The next hurdle was in catching the bus home. The people traffic by then had worn me out; having been on tenterhooks the whole journey, hoping people would be mindful and patient with someone who may have looked extremely lost.

As I stood at the bus stop, leaning against it, I could see in the distance a bus but it was stationary. At least it is coming, or so I thought. I realised I was still waiting… The bus had not yet arrived yet it was still there, in the distance. Perhaps something serious had happened. Still, I was kept waiting. What could the matter be? I then wondered if… the bus was actually a bus or a town house. Of course, that explained it!

Finally, a bus turned up except no one could get on it. By this time, I put my instinct into people power and followed them to the next bus behind. I was completely exhausted, mentally.

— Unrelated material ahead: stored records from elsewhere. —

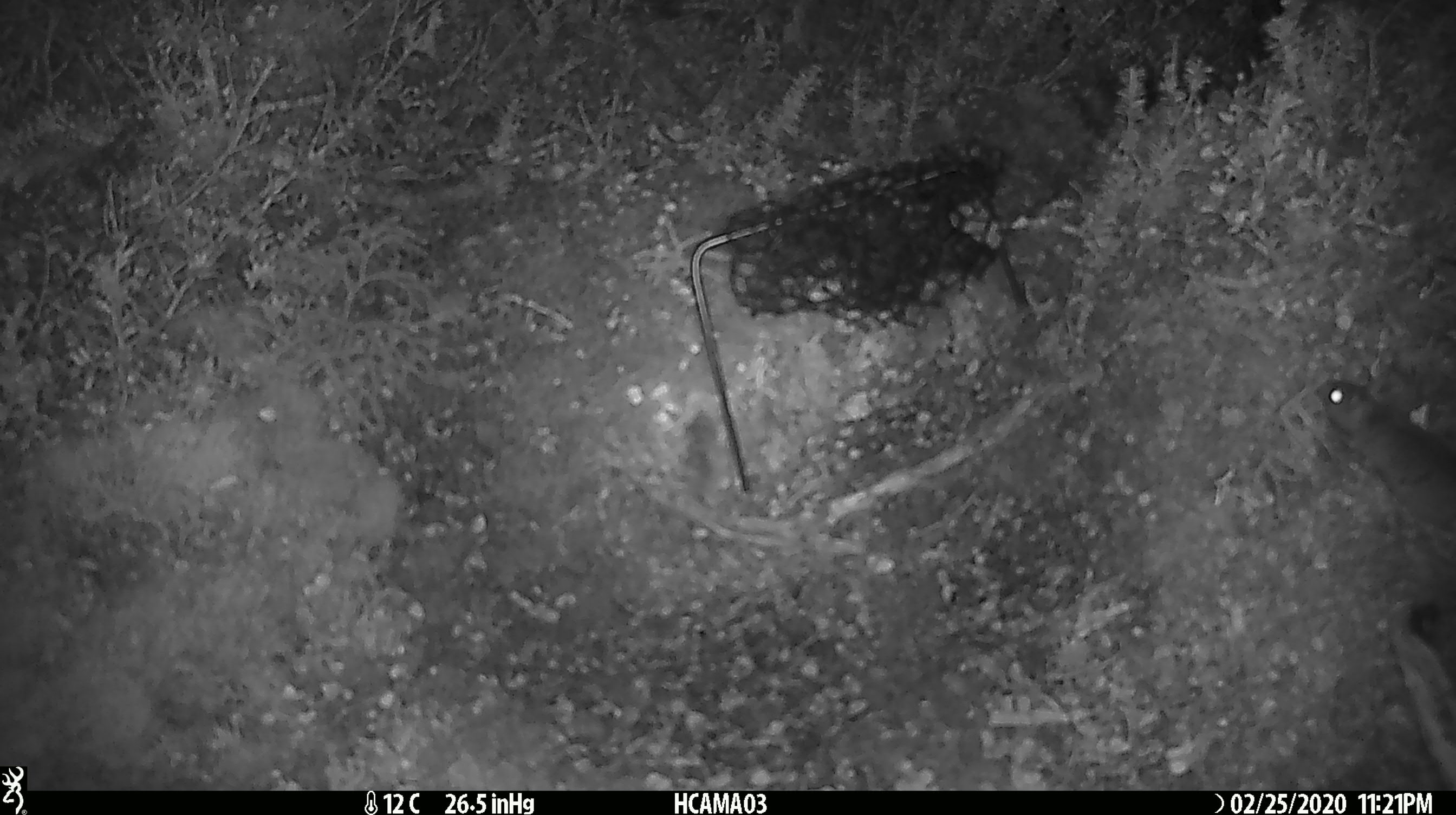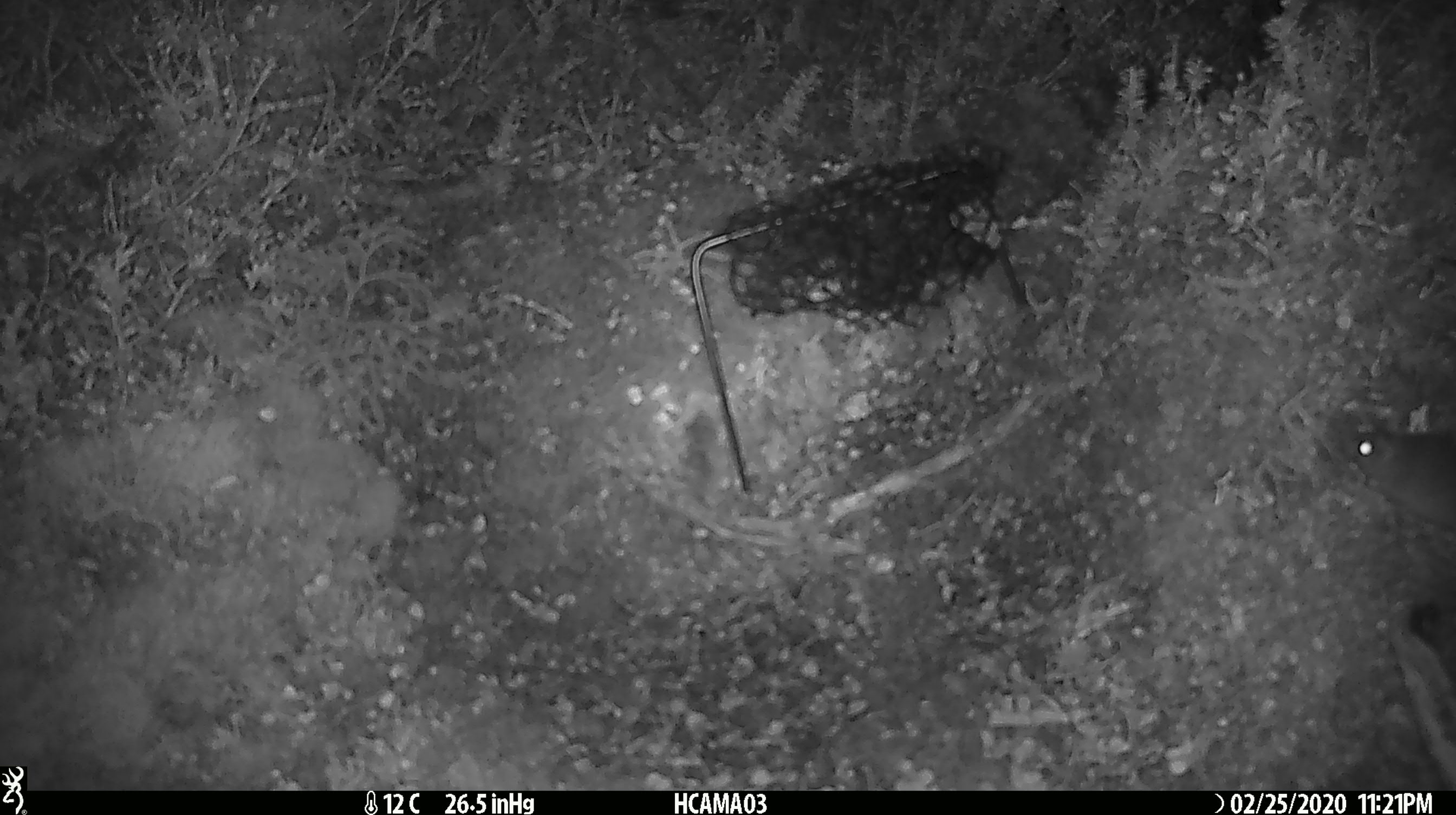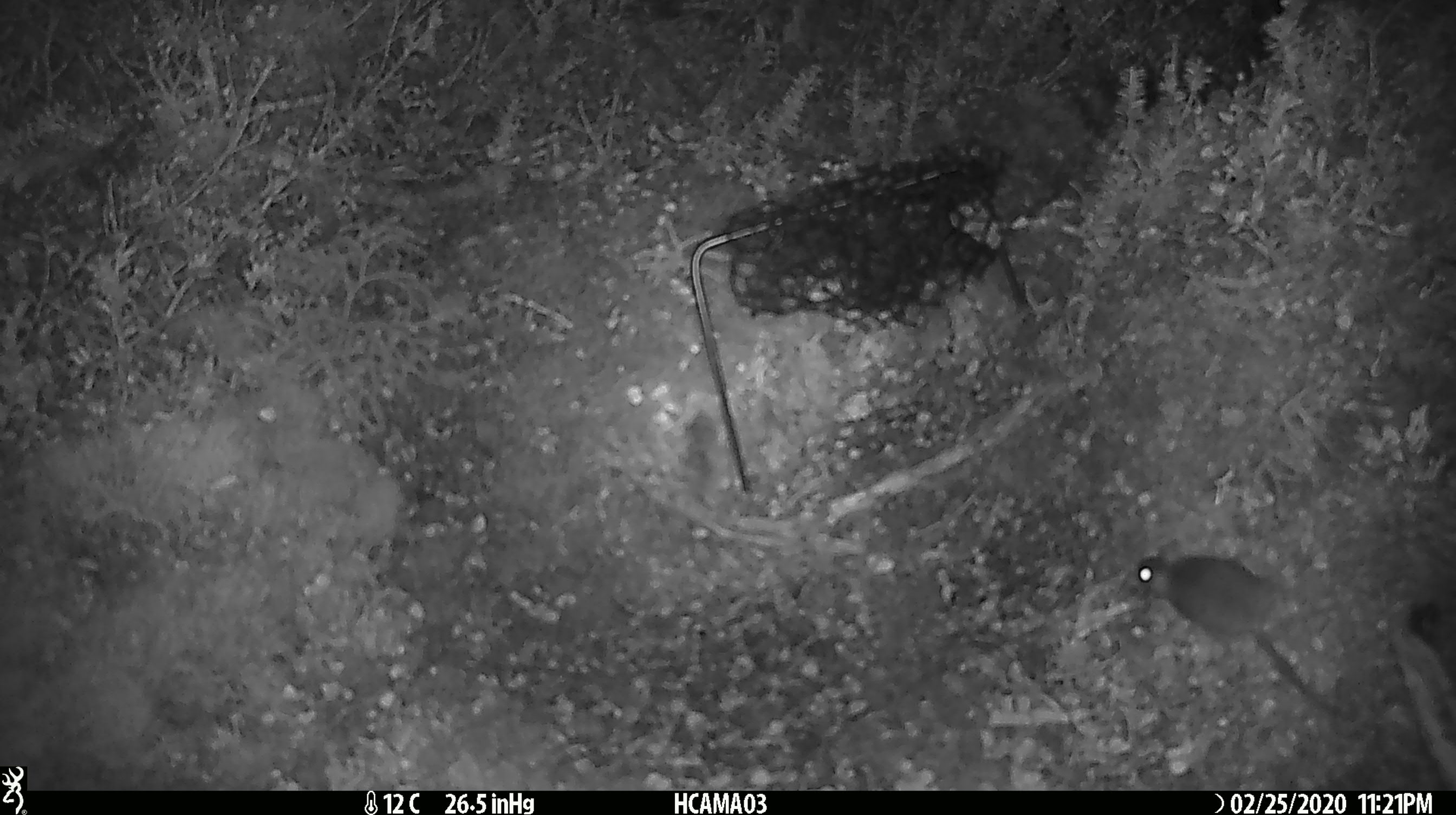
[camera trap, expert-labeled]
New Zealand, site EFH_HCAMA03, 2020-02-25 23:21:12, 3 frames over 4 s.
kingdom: Animalia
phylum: Chordata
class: Mammalia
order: Rodentia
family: Muridae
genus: Mus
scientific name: Mus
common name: mouse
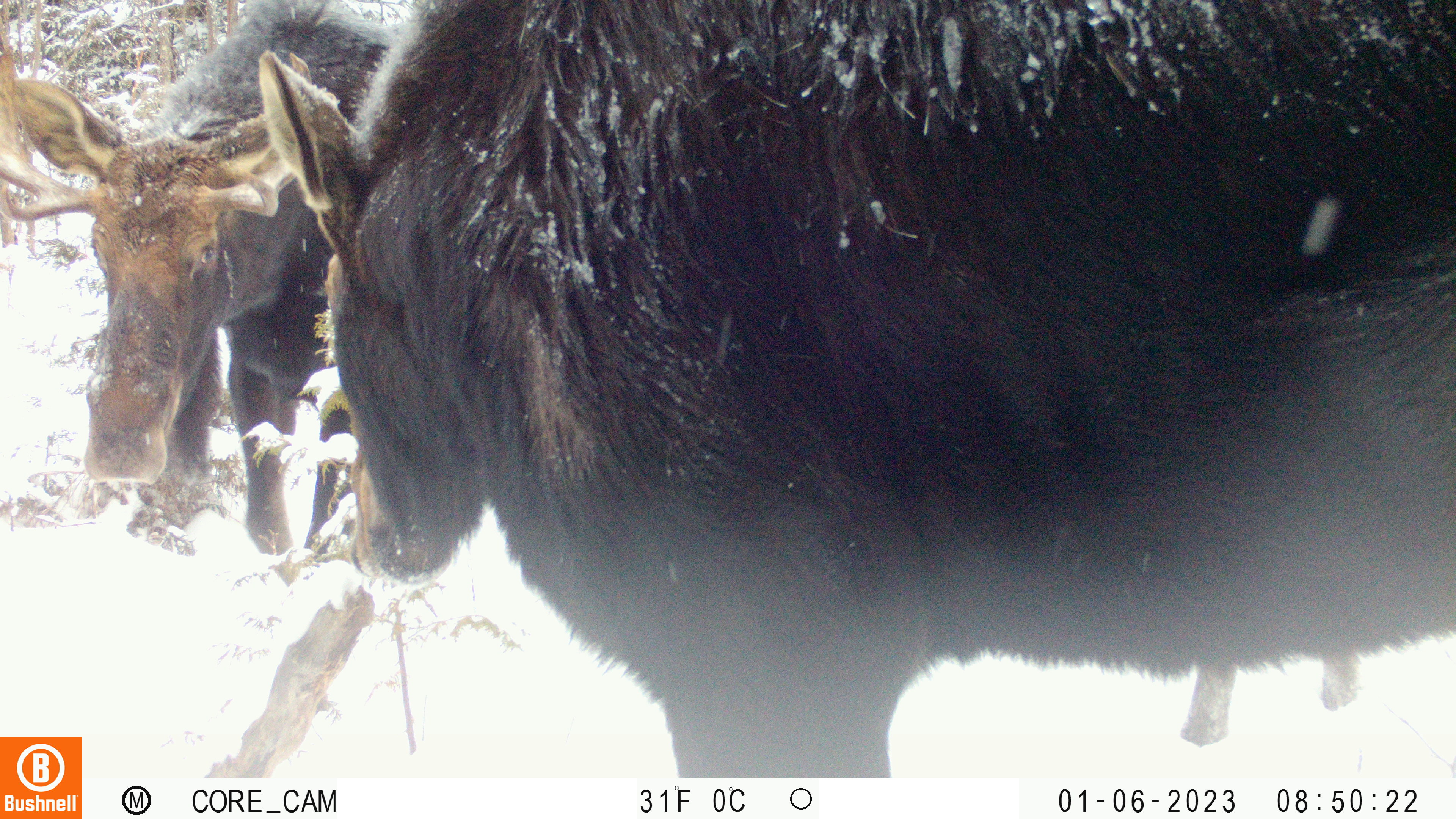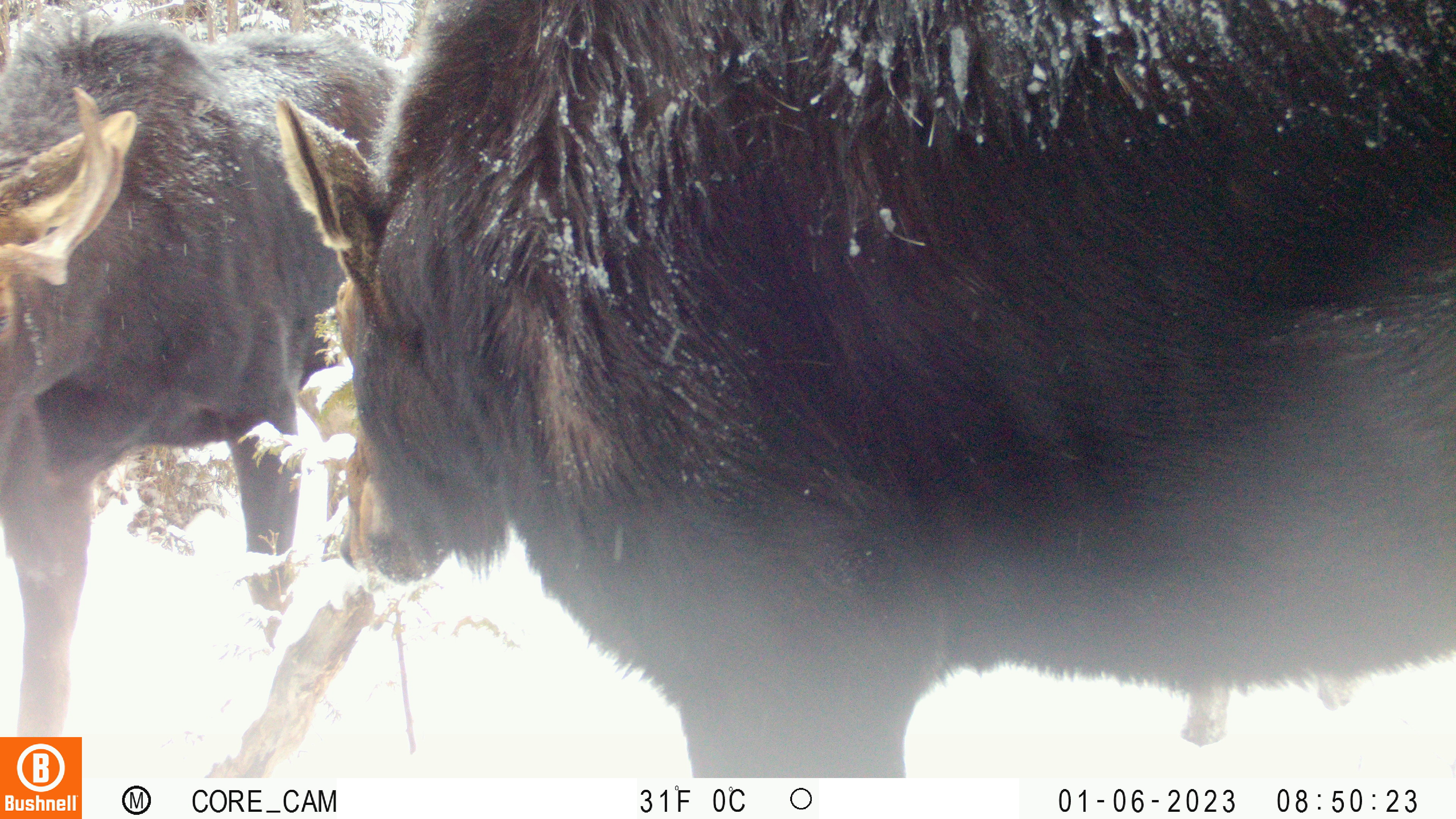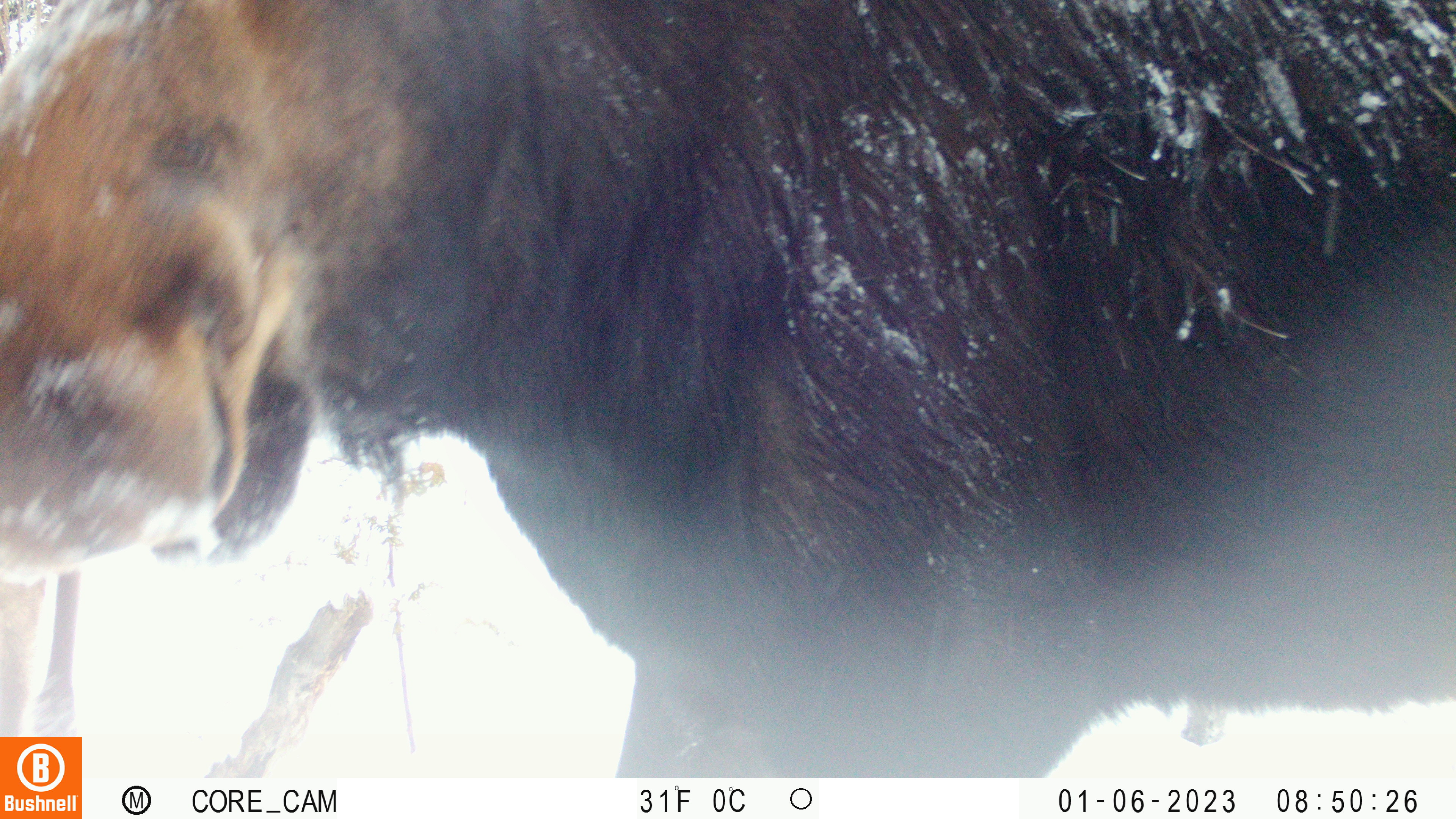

There were several text messages for me, on my mobile; I tried to remain calm, not being able to read them to understand if my kids urgently needed me. I had to ignore the texts… of which, my daughter read for me once I got home and responded to.

Of course as with last time, I later indulged in some sensuous chocolates but that is no longer important as I know there will be many more trips to endure to and from the eye hospital yet I do not mind because I anticipate that with each insightful experience, one will become wiser for it.

My respect is well and truly reserved for those who genuinely need attention, not those who want attention.

Let us move on from campaigning for additional deaf rights, more deaf awareness when we should be supporting those campaigning for more deafblind rights and awareness since it would benefit every single one of us.  If it were not for any of the colour designated posts, i.e. green man, different colour tube lines, I would not have managed to get home – independently. Who then, deserves our consideration and assistance, the most?